L’inquiétude grandit parmi les migrants africains installés en Afrique du Sud. Depuis plusieurs semaines, des mouvements opposés à l’immigration clandestine multiplient les manifestations et les appels au départ des étrangers en situation irrégulière. Ces organisations ont annoncé de nouvelles actions à compter du 30 juin, une échéance qui suscite une vive inquiétude au sein des communautés migrantes. Craignant d’éventuelles violences, de nombreux ressortissants africains cherchent désormais à quitter le pays.
Face à cette situation, plusieurs gouvernements africains ont lancé des opérations de rapatriement volontaire pour assurer la sécurité de leurs citoyens. Le Ghana, le Nigeria, le Mozambique, la Zambie et le Malawi ont déjà facilité le retour de centaines de leurs ressortissants. Le Nigeria a notamment organisé des vols spéciaux pour évacuer une partie de ses citoyens, tandis que d’autres États mobilisent des moyens logistiques et diplomatiques afin de répondre à l’augmentation des demandes de retour.
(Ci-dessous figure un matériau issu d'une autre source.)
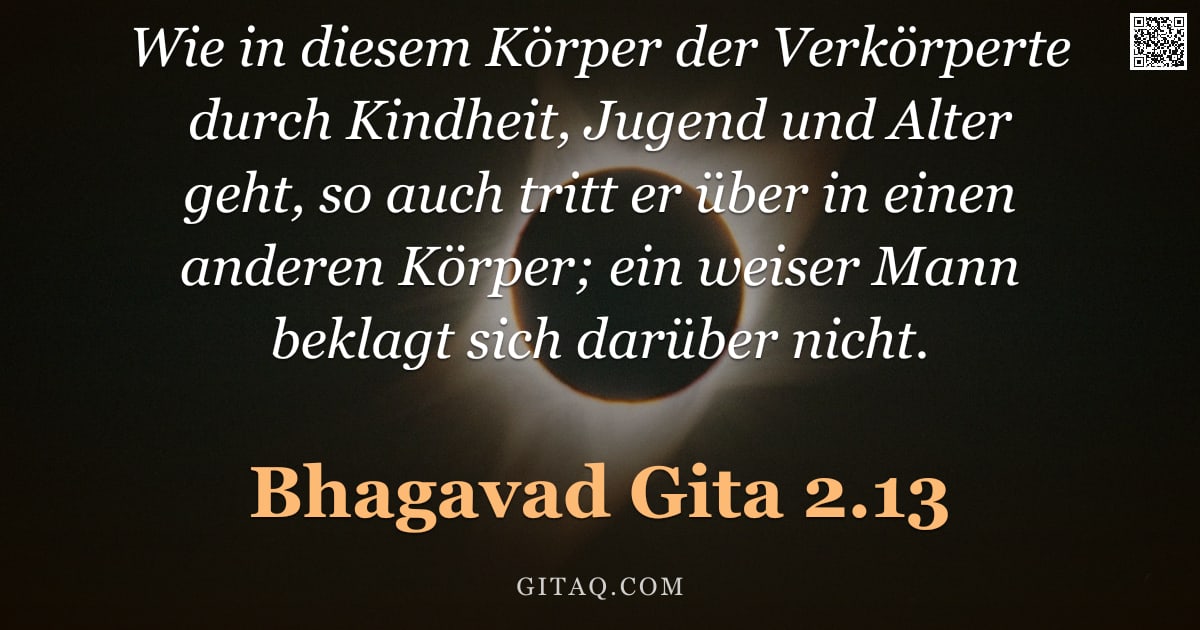 Bhagavad Gita 2.13 — "Wie in diesem Körper der Verkörperte durch Kindheit, Jugend und Alter geht, so auch tritt er über in"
Dans la ville de Durban, devenue l’un des principaux foyers de tension, des milliers de migrants, principalement originaires du Malawi, se sont regroupés dans des centres temporaires en attendant leur départ. Les difficultés logistiques, les retards dans les opérations de rapatriement et les problèmes d’hébergement ont provoqué plusieurs incidents avec les forces de l’ordre, révélant l’ampleur de la crise humanitaire qui se dessine.
Selon les autorités sud-africaines, au moins trois ressortissants étrangers africains ont perdu la vie depuis le début de l’année dans des incidents liés aux tensions xénophobes. Plusieurs migrants ont également été victimes d’agressions, de menaces et d’expulsions forcées de leurs lieux de résidence, alimentant davantage le sentiment d’insécurité au sein des communautés étrangères.
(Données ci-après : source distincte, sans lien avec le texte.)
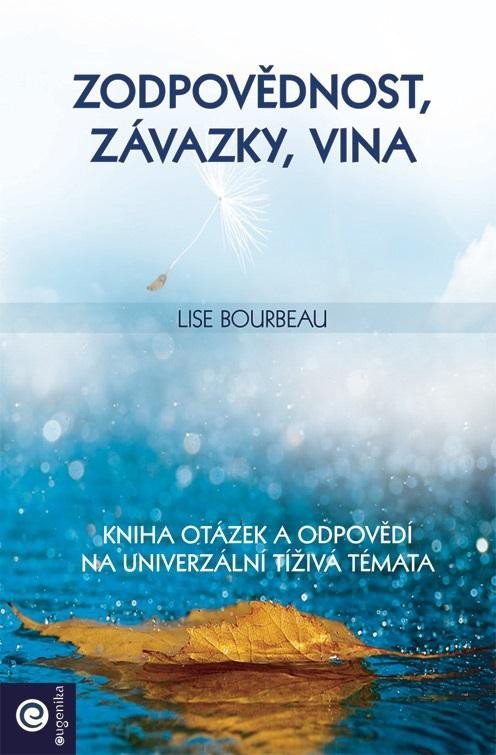 Levně Zodpovědnost, závazky, vina - Kniha otázek a odpovědí na univerzální tíživá témata - Lise Bourbeau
Le président Cyril Ramaphosa a condamné les violences et promis des mesures fermes contre les groupes impliqués dans des actes de vigilantisme. Le chef de l’État a rappelé que l’application des lois migratoires relève exclusivement des institutions publiques et non d’organisations citoyennes ou de groupes de pression.
Cette nouvelle flambée de tensions intervient dans un contexte marqué par un chômage élevé et des difficultés économiques persistantes. Les migrants sont régulièrement accusés d’exercer une pression sur le marché de l’emploi, même si de nombreux observateurs estiment qu’ils servent souvent de boucs émissaires à des problèmes structurels plus profonds qui affectent l’économie sud-africaine depuis plusieurs années.
À quelques jours de l’échéance du 30 juin, les craintes d’une aggravation des violences demeurent fortes. Pour des milliers de migrants africains vivant en Afrique du Sud, le retour au pays apparaît désormais comme la solution la plus sûre face à un climat d’incertitude et de tension grandissante.